Myogenin expression is associated with a slow myofiber phenotype, and MyoD expression is associated with a fast myofiber phenotype. Hindlimb suspension (HS) will induce muscular atrophy, and a transition from a slow to fast myofiber phenotype in the rat soleus.

Hindlimb suspension will induce myofiber atrophy, and a slow to fast myofiber type transition with corresponding changes in myogenin and MyoD expression.

Myofiber phenotype was evaluated by electrophoretically separating the myosin heavy chain isoforms. Myogenin expression was evaluated by Northern analysis, while MyoD expression was evaluated by Northern analysis and semiquantitative RT-PCR.

After 28 d of hindlimb suspension, there was significantly (p < 0.05) less myosin heavy chain Type IIA, and more (p < 0.05) myosin heavy chain Type IIX in the soleus muscles of hindlimb suspended rats compared with soleus muscles from weight-bearing (WB) rats. Although there was a shift to a faster myosin heavy chain phenotype in soleus muscles from hindlimb suspended rats, there was no change in myogenin expression, and MyoD expression was undetectable by Northern analysis. Semi-quantitative RT-PCR revealed an up-regulation of MyoD expression following 14 d of hindlimb suspension.

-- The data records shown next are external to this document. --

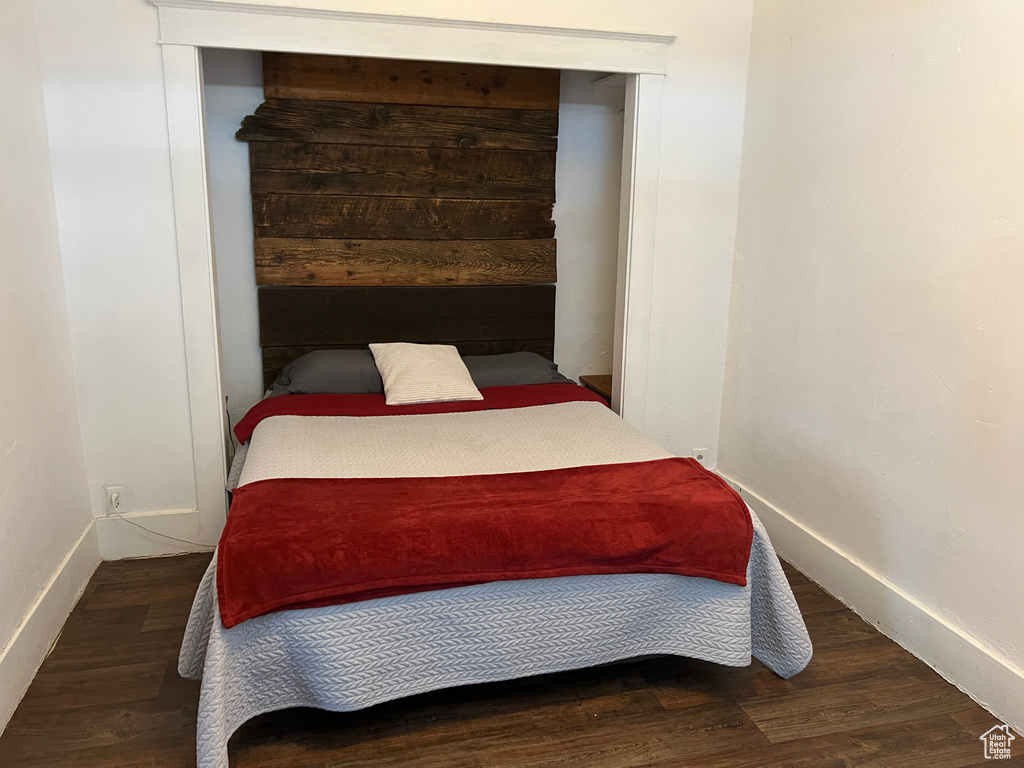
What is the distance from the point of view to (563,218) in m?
3.91

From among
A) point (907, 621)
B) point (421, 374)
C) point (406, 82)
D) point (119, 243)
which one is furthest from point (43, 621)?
point (907, 621)

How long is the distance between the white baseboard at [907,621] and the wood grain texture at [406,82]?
2208 mm

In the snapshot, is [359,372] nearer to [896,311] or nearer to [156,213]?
[156,213]

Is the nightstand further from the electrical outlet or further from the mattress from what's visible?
the electrical outlet

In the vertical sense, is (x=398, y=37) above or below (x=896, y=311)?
above

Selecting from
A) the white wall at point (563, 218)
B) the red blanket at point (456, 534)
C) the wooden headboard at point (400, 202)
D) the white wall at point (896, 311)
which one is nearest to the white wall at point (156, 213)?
the white wall at point (896, 311)

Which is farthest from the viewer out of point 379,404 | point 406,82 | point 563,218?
point 563,218

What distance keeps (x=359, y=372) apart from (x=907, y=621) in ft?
7.45

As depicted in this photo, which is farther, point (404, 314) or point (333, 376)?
point (404, 314)

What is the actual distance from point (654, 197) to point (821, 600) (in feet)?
5.63

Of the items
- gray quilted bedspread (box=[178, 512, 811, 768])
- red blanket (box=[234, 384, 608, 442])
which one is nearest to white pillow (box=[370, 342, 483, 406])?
red blanket (box=[234, 384, 608, 442])

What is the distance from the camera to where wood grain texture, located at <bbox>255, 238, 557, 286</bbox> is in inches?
139

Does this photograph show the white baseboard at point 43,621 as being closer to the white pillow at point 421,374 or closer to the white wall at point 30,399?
the white wall at point 30,399

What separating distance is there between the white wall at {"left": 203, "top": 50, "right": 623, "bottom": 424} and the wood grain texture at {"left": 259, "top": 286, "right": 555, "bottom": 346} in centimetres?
13
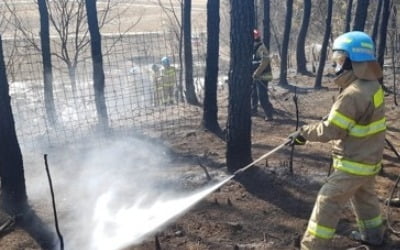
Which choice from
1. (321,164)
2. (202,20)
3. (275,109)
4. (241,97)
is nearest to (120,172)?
(241,97)

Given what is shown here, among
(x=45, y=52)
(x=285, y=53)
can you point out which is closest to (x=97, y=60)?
(x=45, y=52)

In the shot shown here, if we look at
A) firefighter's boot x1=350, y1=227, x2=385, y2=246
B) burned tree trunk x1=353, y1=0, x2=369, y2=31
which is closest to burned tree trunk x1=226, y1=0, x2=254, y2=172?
firefighter's boot x1=350, y1=227, x2=385, y2=246

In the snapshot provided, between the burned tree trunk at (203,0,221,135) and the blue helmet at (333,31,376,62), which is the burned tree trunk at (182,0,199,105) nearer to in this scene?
the burned tree trunk at (203,0,221,135)

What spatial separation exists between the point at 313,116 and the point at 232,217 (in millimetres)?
6535

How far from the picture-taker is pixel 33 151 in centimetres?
905

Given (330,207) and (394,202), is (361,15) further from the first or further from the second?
(330,207)

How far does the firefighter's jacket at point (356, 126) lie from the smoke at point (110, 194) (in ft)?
7.48

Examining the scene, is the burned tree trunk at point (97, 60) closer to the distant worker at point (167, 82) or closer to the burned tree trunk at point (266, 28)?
the distant worker at point (167, 82)

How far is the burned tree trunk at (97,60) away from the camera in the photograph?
10.6m

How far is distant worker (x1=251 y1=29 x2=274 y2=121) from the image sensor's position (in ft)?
Answer: 33.6

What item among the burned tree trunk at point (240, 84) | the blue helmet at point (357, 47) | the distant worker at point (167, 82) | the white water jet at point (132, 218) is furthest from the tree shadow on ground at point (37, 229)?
the distant worker at point (167, 82)

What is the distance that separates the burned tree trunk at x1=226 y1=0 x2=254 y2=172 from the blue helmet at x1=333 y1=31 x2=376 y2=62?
7.32 ft

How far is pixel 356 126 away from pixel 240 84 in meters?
2.54

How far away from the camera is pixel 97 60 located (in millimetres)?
10812
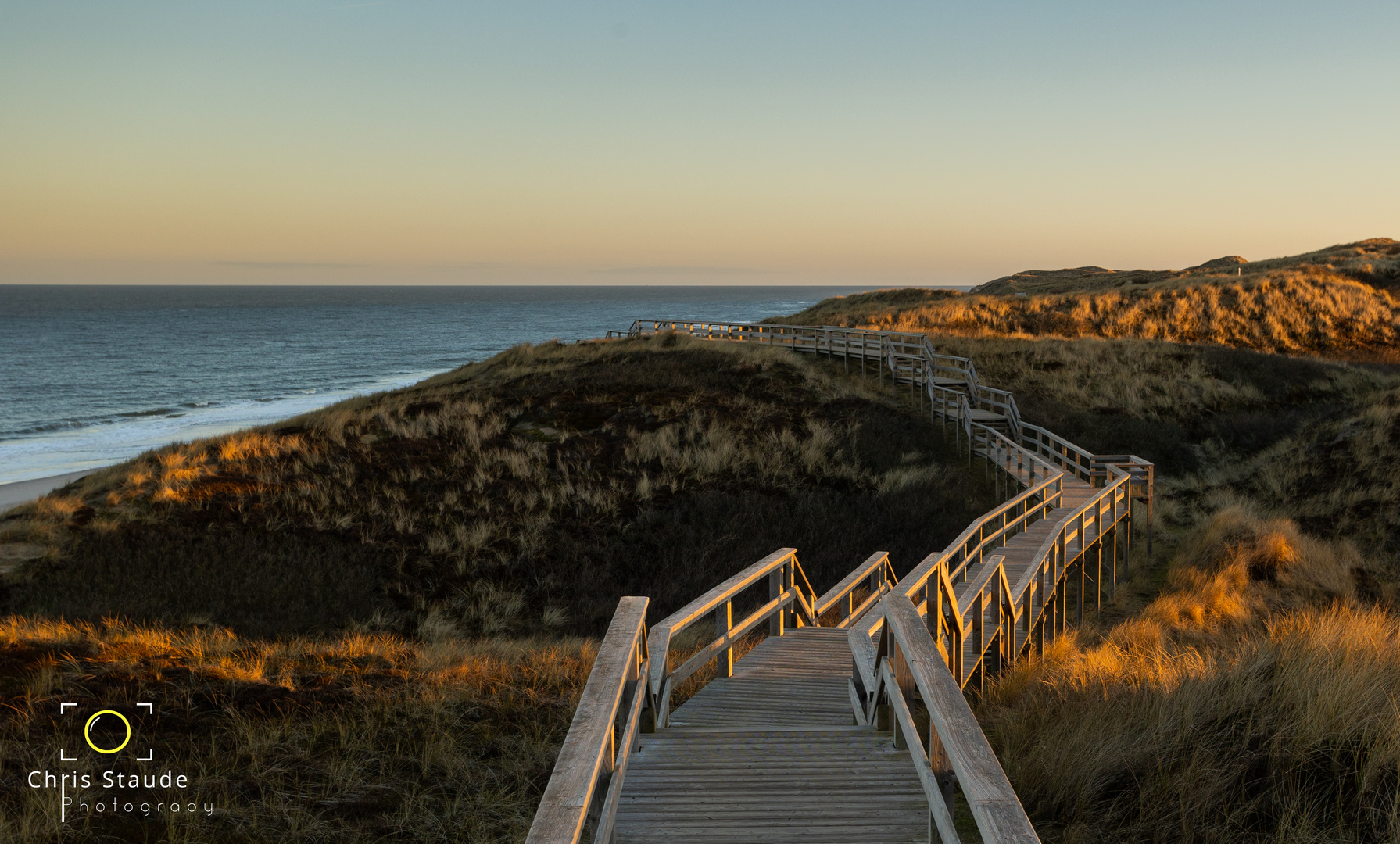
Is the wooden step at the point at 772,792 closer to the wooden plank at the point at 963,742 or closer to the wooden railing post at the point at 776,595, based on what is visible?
the wooden plank at the point at 963,742

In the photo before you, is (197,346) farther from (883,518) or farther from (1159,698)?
(1159,698)

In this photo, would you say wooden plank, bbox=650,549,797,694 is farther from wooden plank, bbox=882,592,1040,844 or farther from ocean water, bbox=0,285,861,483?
ocean water, bbox=0,285,861,483

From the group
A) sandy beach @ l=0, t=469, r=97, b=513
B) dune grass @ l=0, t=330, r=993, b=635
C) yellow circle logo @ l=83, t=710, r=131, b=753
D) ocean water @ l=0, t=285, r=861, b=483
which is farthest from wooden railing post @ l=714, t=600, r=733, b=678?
ocean water @ l=0, t=285, r=861, b=483

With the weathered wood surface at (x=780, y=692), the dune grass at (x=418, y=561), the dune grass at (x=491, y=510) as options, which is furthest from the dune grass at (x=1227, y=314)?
the weathered wood surface at (x=780, y=692)

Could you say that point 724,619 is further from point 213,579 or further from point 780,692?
point 213,579

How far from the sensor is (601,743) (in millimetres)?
3229

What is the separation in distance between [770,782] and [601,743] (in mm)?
1483

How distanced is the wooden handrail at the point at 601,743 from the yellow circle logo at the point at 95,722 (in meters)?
4.40

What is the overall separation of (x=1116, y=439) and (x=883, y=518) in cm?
1055

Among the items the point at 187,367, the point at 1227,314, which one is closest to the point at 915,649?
the point at 1227,314

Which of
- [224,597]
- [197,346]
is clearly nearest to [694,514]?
[224,597]

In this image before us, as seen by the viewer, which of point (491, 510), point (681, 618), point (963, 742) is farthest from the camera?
point (491, 510)

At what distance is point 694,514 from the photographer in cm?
1988

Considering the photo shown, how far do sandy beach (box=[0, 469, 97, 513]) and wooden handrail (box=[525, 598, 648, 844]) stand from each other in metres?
29.7
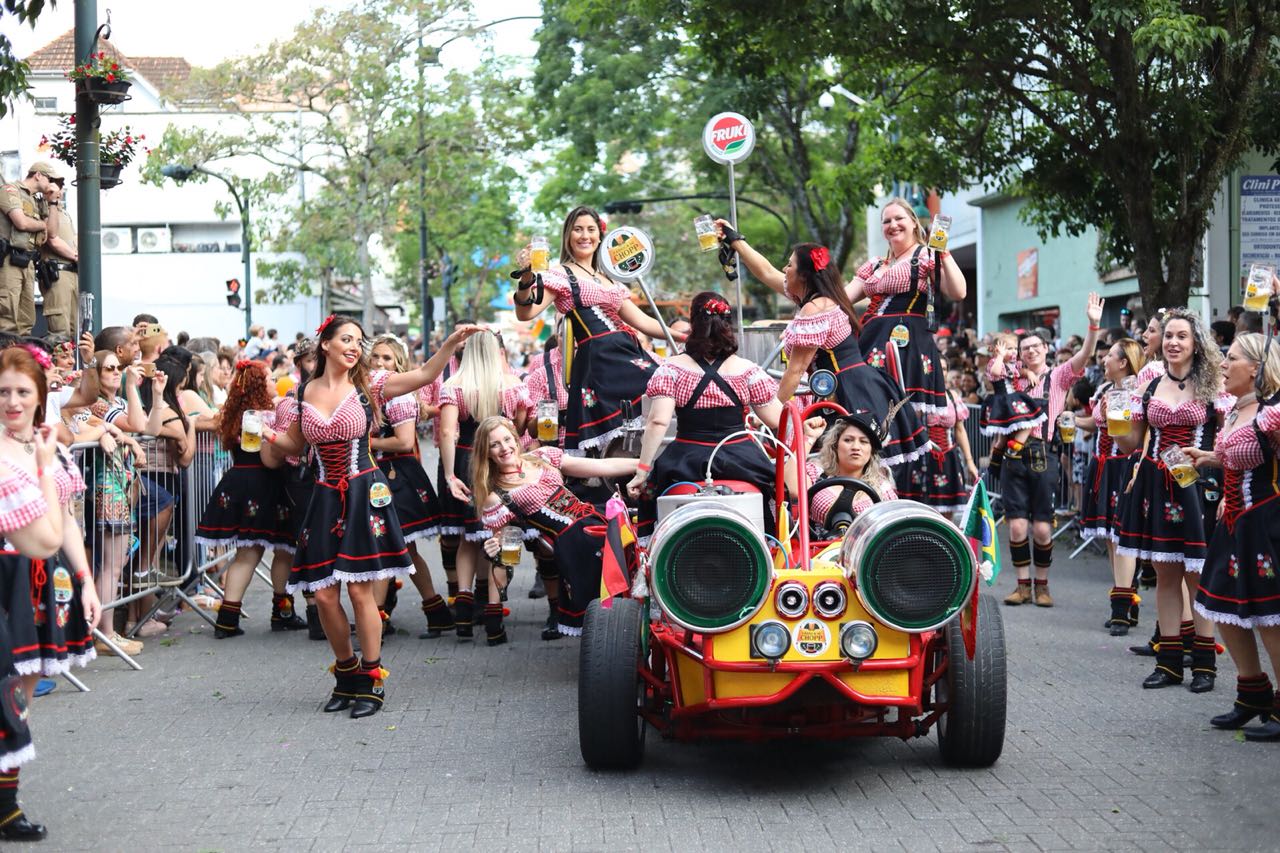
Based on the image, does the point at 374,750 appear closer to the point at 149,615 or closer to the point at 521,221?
the point at 149,615

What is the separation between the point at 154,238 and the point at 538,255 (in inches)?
2071

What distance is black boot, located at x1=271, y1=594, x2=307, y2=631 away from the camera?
11.1m

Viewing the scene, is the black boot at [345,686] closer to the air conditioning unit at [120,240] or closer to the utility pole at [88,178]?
the utility pole at [88,178]

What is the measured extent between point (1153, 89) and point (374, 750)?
10.9 m

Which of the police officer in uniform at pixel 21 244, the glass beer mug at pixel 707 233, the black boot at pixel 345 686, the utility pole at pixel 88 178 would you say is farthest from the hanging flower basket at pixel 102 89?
the black boot at pixel 345 686

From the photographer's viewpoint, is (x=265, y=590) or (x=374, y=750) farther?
(x=265, y=590)

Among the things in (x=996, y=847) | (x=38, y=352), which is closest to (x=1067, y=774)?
(x=996, y=847)

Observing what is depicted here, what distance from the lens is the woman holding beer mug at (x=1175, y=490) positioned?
8.51 metres

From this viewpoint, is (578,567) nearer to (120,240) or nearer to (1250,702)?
(1250,702)

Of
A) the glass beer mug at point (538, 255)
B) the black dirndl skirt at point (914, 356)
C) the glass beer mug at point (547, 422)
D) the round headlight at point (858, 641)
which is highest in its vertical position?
the glass beer mug at point (538, 255)

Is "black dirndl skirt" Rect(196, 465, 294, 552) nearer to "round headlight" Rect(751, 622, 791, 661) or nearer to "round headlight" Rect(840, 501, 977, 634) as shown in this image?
"round headlight" Rect(751, 622, 791, 661)

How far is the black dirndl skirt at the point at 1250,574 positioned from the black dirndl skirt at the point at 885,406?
2275 millimetres

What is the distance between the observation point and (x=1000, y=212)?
36.3 meters

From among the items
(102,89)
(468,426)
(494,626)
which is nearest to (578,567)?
(494,626)
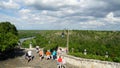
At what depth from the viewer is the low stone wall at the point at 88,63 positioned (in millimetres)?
19531

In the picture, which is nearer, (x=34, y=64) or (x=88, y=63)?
(x=88, y=63)

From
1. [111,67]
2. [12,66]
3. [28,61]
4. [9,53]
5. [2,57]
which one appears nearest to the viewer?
[111,67]

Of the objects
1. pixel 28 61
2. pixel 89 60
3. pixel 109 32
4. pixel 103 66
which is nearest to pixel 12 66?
pixel 28 61

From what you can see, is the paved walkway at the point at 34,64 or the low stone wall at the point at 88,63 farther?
the paved walkway at the point at 34,64

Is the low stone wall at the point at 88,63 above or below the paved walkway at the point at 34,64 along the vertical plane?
above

Myogenin expression levels do not change during the slow to fast myofiber phenotypic transition that occurs during hindlimb suspension; MyoD expression appears to increase at the same time as the phenotypic transition. Thus, MyoD expression or the Myogenin: MyoD mRNA ratio may be important in the phenotypic transition. Neither myogenin nor MyoD appear to play a critical role in the muscular atrophy that occurs during weightlessness.